Sawyer shook her head.
“That woman is scary,” Aria continued. “She knows everything about us. Isn’t that odd?”
“Yes,” Sawyer said. “It’s very odd. Please don’t do that again.”
“No problem. I think I’ll stick to researching on the computer.”
“That’s a good idea.”
CHAPTER TWENTY
Harper paced back and forth inside the empty warehouse off Power Inn Road. It was beyond strange being back at the place where she’d killed a man. She stopped to stare at the metal piping where The Crew’s victim, Otto Radley, had been fastened before he quietly broke free.
She had walked inside the warehouse jus
t in time to see Otto sneaking up behind Psycho. She could almost feel the butt of the rifle against her shoulder as she’d taken aim and fired. The jolt had been explosive, sending her flying backward.

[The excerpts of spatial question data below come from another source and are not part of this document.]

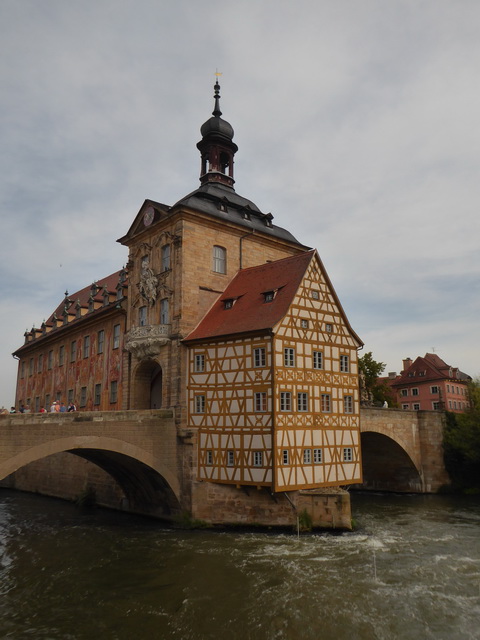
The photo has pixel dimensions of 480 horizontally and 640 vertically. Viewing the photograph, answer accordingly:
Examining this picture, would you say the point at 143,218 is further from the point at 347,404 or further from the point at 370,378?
the point at 370,378

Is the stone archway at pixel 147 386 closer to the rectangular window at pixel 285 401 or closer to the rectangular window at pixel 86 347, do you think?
the rectangular window at pixel 86 347

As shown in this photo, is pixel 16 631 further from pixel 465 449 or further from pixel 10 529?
pixel 465 449

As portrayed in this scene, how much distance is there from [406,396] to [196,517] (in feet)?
147

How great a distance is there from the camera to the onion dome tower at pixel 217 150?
3228cm

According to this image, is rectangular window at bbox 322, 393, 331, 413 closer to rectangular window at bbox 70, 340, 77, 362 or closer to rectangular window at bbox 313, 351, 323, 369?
rectangular window at bbox 313, 351, 323, 369

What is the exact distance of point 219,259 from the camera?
2775 centimetres

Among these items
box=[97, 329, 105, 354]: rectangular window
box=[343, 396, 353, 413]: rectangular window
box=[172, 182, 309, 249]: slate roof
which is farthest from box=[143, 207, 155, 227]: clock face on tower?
box=[343, 396, 353, 413]: rectangular window

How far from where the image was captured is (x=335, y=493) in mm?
21906

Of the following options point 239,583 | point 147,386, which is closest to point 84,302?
point 147,386

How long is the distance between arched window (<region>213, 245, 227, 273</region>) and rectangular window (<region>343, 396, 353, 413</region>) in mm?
8698

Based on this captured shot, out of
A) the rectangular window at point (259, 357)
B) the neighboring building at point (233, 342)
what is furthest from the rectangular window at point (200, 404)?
the rectangular window at point (259, 357)

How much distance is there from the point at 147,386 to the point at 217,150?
47.3 ft

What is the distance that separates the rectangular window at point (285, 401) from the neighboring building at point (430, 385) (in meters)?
39.6

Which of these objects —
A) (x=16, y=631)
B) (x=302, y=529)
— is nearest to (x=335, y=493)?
(x=302, y=529)
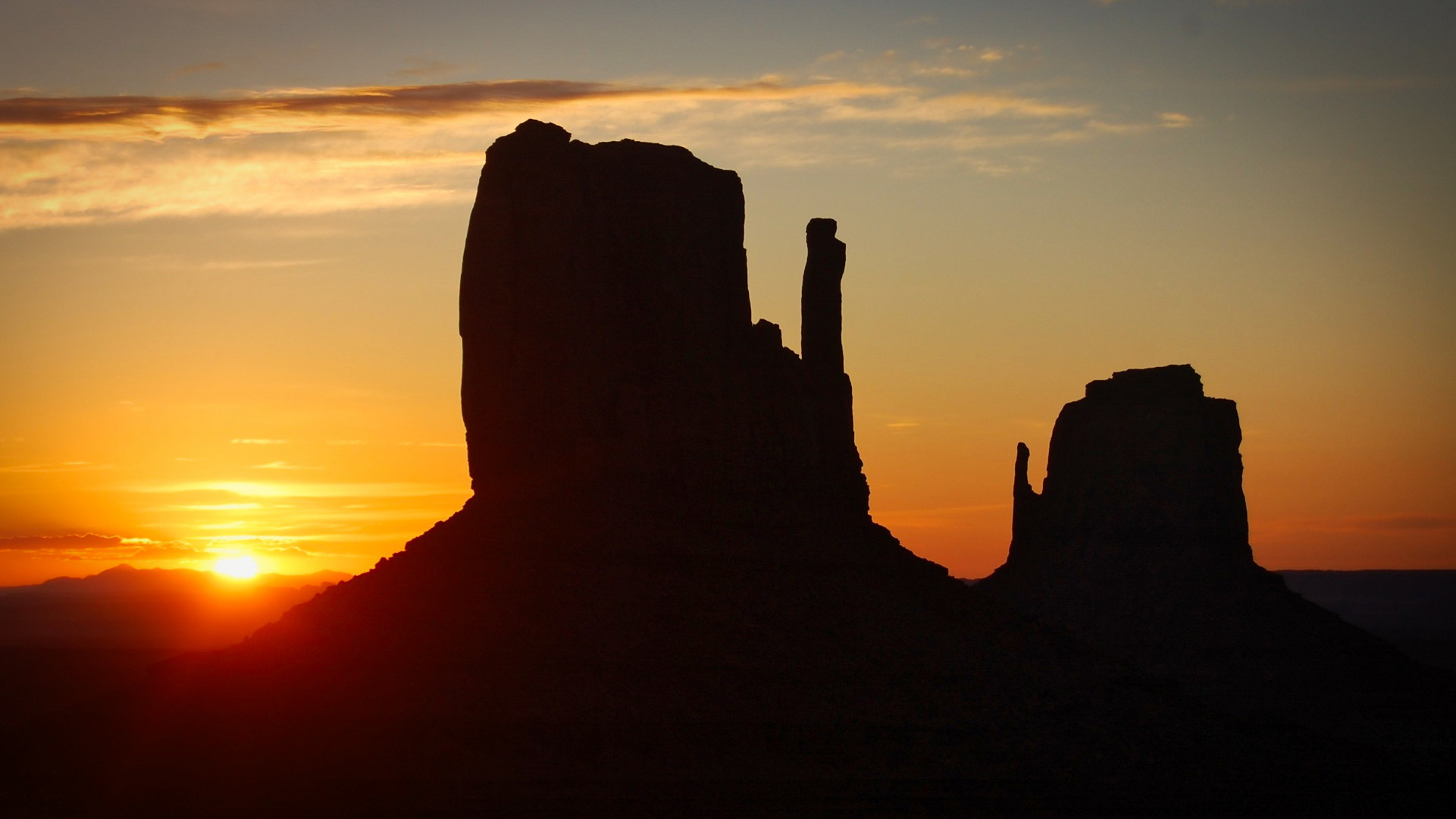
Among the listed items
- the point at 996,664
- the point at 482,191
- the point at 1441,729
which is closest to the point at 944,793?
the point at 996,664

The bloodstain on the cement floor had since been bleached and scrubbed many times, but the outlined shadow was still there. The real evidence was buried in the dirt about twenty feet away from the entry door.
She had killed a man.
And she hadn’t been the same since.
It didn’t matter how many times she reminded herself that Otto Radley, a real-life monster, had deserved what he’d gotten. The guilt and shame would not go away. Talking to someone about what she had done might help, but she couldn’t risk it. Her husband, Nate, would never understand. How could anyone understand something she hadn’t yet come to terms with?
When she’d helped form The Crew, the thought of killing someone had never entered her mind. Not once. Their plan had sounded so simple. They would kidnap their targets, take them to an isolated spot, and hold them captive for a day or two. The men would be blindfolded and bound. For months she’d felt energized by the notion of showing rapists what it felt like to be overwhelmed, powerless, helpless.
She rubbed her belly, smiled when she felt a kick.
It bothered her now to realize that if she’d sought help and found a way to accept the brutal truth that nothing would ever change what happened to her when she was growing up, maybe she would have made better choices. After she’d escaped her hometown and the ongoing abuse, if she’d found a way to accept what had happened, then maybe she would have been able to process her emotions and move past it. Instead, she’d buried her feelings and allowed the trauma to fester, turning her into a control freak, micromanaging everything around her.
It was as if a light had suddenly been switched on and she could see everything so much clearer now. But was it too late?